[DOCUMENT EXTRACT]:

# best winter feed for geese



## Gagroundhog (Dec 30, 2012)

We have three geese, a trio. 2 buff geese and a toulouse/chinese gander.  He was supposed to be a toulouse. All hatched in April. I've been reading trying to figure out best winter food. We don't have water fowl feed available here at our feed stores or TSC. From what I've read they need to start on layer mash and wheat. Is this correct? They have been getting the finisher/ grower with a little scratch mixed in. They were getting more grass and a little feed 2x daily but the grass is gone for the winter. I am starting to grow wheat grass for them but I'm not sure I can grow all they need and my fall greens did lousy this year in the garden. What should I get them?


----------



## Straw Hat Kikos (Dec 30, 2012)

The great thing about geese is...........you don't need to feed them at all! If you have grass they are fine.

ETA: Didn't read the whole thing. Had to go outside quickly. haha Sorry.

But even brown grass should be ok. Do you have no grass at all or just dead grass?


----------



## ThreeBoysChicks (Dec 30, 2012)

[GOAL 1]: According to the forum thread on winter feed for geese, what have the three geese been fed?
[GOAL 2]: Locate every line in the records that contains the word "sleeve", matching case exactly, and copy each of those lines.

[RECORD SET]:
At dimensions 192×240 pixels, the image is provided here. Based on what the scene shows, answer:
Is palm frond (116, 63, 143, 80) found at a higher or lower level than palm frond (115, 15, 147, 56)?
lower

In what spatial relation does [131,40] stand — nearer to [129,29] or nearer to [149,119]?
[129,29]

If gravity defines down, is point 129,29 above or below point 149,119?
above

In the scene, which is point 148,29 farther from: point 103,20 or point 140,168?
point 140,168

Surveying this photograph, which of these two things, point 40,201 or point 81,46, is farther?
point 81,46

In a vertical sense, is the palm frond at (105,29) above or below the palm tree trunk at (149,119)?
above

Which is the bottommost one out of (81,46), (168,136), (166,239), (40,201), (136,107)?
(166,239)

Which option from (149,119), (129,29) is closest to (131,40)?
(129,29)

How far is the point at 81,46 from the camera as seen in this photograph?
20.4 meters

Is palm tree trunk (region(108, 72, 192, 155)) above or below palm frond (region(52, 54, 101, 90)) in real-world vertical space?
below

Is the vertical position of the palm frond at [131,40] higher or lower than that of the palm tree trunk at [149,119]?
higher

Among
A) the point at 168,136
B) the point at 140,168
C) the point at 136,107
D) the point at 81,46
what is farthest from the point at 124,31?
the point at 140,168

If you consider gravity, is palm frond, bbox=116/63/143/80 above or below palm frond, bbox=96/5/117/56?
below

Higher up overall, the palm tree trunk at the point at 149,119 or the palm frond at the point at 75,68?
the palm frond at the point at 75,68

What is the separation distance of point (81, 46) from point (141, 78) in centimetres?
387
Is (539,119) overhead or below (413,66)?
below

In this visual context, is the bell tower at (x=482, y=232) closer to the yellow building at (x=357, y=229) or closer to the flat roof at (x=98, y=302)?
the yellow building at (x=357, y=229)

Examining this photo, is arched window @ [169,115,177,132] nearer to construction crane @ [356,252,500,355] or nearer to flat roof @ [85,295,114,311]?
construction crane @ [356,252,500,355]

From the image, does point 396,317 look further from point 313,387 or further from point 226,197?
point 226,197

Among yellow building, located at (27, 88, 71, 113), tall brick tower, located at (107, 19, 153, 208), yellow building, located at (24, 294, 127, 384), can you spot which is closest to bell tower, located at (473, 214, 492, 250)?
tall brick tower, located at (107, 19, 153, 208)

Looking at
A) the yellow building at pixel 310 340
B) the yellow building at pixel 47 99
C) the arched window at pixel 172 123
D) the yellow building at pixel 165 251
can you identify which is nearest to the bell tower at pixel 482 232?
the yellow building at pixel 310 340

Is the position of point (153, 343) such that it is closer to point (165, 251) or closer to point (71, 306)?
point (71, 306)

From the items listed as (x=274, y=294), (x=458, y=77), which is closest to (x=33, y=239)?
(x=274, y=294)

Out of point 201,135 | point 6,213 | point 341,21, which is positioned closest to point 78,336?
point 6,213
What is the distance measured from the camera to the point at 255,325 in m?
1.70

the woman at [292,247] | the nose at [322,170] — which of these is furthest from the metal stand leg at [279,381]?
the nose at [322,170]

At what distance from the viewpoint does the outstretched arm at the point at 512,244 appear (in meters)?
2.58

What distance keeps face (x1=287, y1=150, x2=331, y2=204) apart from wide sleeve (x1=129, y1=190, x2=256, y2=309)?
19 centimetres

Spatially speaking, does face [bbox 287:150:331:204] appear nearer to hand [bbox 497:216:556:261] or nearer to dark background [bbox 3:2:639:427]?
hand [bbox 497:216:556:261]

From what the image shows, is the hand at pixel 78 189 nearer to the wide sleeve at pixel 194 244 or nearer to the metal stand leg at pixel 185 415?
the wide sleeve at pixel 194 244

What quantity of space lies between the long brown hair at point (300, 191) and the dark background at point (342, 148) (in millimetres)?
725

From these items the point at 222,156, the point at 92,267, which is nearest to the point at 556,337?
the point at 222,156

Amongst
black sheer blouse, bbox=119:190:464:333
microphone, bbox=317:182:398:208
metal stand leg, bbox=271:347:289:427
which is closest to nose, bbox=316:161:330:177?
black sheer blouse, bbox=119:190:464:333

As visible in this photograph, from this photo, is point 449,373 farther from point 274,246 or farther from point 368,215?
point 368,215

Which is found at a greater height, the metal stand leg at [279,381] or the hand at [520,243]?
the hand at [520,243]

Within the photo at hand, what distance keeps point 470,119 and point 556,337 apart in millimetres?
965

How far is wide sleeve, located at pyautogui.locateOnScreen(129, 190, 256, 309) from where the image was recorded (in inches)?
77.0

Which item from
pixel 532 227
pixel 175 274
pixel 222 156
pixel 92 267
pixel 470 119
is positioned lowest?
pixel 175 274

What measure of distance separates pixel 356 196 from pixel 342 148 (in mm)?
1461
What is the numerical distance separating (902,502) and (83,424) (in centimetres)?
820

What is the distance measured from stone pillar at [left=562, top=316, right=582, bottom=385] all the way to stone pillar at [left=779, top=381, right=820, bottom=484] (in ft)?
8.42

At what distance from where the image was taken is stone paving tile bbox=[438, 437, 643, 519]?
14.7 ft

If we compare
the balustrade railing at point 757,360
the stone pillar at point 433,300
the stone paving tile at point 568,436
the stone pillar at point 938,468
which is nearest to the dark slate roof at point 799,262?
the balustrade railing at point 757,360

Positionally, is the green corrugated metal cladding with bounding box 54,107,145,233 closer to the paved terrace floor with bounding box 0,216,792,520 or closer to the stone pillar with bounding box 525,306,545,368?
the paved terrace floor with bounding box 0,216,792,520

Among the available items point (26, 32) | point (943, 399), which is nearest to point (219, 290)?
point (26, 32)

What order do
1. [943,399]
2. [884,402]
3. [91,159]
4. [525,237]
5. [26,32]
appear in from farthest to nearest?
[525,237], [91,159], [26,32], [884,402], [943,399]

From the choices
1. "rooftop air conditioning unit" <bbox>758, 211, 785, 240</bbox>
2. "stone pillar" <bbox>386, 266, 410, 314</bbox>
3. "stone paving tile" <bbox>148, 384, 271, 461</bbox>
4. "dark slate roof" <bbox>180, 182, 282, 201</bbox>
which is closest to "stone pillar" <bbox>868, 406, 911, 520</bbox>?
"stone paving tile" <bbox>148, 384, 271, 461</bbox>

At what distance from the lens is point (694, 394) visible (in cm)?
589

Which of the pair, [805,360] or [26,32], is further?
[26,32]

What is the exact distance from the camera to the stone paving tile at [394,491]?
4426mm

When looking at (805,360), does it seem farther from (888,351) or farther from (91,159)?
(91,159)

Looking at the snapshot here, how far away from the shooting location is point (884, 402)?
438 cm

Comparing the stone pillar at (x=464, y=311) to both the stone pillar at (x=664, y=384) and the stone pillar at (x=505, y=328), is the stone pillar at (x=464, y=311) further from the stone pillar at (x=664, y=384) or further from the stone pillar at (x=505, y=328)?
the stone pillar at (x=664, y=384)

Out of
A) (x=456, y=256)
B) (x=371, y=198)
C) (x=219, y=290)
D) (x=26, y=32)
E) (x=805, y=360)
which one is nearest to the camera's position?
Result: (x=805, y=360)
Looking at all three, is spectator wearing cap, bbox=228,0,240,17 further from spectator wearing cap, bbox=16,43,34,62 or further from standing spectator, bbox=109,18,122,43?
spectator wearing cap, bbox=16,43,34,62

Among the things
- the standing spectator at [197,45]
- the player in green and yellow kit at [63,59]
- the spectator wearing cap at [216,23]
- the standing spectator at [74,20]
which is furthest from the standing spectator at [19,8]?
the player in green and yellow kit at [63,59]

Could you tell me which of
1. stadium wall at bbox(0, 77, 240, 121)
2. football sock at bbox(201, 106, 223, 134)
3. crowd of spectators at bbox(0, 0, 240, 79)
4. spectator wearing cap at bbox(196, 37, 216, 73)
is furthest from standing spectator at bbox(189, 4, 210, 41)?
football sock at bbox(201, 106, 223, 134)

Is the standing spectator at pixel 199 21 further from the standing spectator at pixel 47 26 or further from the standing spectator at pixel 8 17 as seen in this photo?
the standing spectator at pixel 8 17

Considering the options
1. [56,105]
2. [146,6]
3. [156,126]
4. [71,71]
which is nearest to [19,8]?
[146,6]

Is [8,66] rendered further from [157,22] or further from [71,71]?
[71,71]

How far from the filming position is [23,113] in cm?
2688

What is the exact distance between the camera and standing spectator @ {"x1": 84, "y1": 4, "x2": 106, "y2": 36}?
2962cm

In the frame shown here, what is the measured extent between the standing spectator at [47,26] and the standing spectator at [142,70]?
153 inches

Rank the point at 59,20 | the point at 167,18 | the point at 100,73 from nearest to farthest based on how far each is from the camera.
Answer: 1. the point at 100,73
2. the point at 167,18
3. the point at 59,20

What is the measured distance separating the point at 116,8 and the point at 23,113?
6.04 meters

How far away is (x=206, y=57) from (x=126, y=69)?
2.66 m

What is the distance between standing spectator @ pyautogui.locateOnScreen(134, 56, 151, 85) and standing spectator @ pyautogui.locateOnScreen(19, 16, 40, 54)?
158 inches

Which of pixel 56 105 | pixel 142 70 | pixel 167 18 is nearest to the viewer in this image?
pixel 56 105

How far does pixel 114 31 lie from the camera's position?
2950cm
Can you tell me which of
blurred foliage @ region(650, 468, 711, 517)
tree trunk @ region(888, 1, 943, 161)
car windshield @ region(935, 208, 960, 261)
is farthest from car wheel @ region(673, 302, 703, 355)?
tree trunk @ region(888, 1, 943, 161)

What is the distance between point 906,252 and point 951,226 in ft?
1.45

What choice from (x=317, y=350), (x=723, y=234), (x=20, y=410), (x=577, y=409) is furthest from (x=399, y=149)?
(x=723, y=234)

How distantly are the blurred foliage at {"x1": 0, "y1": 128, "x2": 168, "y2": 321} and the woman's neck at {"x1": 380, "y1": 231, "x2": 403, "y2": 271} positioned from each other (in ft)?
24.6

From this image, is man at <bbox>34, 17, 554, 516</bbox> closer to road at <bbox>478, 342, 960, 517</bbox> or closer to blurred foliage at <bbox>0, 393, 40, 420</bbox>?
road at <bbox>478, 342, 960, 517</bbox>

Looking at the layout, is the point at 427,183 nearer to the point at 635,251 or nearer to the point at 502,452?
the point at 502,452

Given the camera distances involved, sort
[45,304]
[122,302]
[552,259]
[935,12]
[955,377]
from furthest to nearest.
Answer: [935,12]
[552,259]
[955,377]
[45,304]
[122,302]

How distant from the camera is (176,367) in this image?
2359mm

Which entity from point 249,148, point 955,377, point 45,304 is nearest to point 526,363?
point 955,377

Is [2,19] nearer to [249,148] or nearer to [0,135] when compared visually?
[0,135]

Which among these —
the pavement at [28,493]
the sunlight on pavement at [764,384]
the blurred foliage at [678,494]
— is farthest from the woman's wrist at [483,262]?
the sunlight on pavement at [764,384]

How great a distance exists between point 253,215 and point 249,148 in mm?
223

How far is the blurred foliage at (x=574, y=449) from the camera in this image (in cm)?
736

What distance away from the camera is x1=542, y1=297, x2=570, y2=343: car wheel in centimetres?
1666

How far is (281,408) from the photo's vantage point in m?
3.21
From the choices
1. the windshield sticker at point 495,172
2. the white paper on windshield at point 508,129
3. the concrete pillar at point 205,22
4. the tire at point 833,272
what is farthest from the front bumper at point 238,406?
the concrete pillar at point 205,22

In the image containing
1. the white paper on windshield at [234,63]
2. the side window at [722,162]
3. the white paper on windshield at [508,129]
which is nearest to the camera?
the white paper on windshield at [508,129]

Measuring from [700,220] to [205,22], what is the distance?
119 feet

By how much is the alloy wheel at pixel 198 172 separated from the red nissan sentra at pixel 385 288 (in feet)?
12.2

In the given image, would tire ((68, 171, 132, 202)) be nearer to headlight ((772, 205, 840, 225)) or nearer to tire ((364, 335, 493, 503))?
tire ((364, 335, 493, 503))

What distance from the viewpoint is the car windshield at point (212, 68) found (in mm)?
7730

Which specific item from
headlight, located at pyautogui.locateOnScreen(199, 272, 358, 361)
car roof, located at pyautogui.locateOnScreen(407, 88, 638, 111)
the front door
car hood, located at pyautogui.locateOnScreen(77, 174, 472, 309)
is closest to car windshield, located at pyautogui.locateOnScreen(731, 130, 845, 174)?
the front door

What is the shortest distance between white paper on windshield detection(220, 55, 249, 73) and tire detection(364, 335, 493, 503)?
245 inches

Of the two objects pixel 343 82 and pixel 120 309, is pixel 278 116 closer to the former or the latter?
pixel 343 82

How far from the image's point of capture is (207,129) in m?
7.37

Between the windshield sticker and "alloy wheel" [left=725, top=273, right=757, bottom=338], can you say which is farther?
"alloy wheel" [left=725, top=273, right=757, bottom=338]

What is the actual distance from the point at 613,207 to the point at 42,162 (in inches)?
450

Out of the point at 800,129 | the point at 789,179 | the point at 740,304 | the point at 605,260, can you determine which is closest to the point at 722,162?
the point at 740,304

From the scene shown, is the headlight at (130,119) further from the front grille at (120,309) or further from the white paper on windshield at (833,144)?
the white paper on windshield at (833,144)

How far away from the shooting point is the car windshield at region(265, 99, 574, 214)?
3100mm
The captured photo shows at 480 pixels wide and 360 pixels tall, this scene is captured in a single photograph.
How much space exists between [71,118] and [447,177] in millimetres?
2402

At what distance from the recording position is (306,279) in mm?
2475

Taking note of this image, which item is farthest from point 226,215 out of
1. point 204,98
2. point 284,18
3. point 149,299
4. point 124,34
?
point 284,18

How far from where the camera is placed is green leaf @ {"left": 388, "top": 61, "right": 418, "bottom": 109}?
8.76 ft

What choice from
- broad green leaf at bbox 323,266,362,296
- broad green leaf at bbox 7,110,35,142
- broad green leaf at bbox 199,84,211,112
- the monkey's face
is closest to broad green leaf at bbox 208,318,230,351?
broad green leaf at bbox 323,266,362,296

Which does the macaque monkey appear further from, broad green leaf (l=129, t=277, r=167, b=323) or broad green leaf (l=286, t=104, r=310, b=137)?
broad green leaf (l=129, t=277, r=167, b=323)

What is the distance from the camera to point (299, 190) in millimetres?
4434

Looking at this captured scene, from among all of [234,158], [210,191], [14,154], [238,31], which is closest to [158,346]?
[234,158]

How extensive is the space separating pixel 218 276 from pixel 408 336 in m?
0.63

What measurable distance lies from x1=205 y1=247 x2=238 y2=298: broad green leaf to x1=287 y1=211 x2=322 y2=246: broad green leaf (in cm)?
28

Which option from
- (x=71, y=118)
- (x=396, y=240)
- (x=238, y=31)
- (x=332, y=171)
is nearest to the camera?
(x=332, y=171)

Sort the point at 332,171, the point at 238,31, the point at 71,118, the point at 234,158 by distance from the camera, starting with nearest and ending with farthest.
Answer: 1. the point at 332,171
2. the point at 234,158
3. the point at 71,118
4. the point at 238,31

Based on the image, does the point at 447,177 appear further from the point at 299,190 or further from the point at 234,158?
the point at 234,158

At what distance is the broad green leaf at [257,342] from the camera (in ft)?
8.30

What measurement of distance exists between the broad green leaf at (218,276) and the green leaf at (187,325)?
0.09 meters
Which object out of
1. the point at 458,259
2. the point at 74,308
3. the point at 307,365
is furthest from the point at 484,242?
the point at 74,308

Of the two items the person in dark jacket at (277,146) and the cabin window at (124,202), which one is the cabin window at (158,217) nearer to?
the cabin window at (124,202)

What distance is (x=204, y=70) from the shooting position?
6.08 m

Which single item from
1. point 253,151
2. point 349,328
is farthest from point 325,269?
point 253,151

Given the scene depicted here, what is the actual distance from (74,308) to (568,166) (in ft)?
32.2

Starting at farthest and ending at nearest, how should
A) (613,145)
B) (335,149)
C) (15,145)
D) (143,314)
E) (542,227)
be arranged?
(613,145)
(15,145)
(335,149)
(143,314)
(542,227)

[CORRECT OUTPUT 1]: Finisher/grower feed with a little scratch mixed in.

[CORRECT OUTPUT 2]:
What distance keeps face (x1=287, y1=150, x2=331, y2=204) apart from wide sleeve (x1=129, y1=190, x2=256, y2=309)?
From what the image shows, is the hand at pixel 78 189 nearer to the wide sleeve at pixel 194 244 or nearer to the metal stand leg at pixel 185 415?
the wide sleeve at pixel 194 244
How far is wide sleeve, located at pyautogui.locateOnScreen(129, 190, 256, 309) from where the image was recorded (in inches)?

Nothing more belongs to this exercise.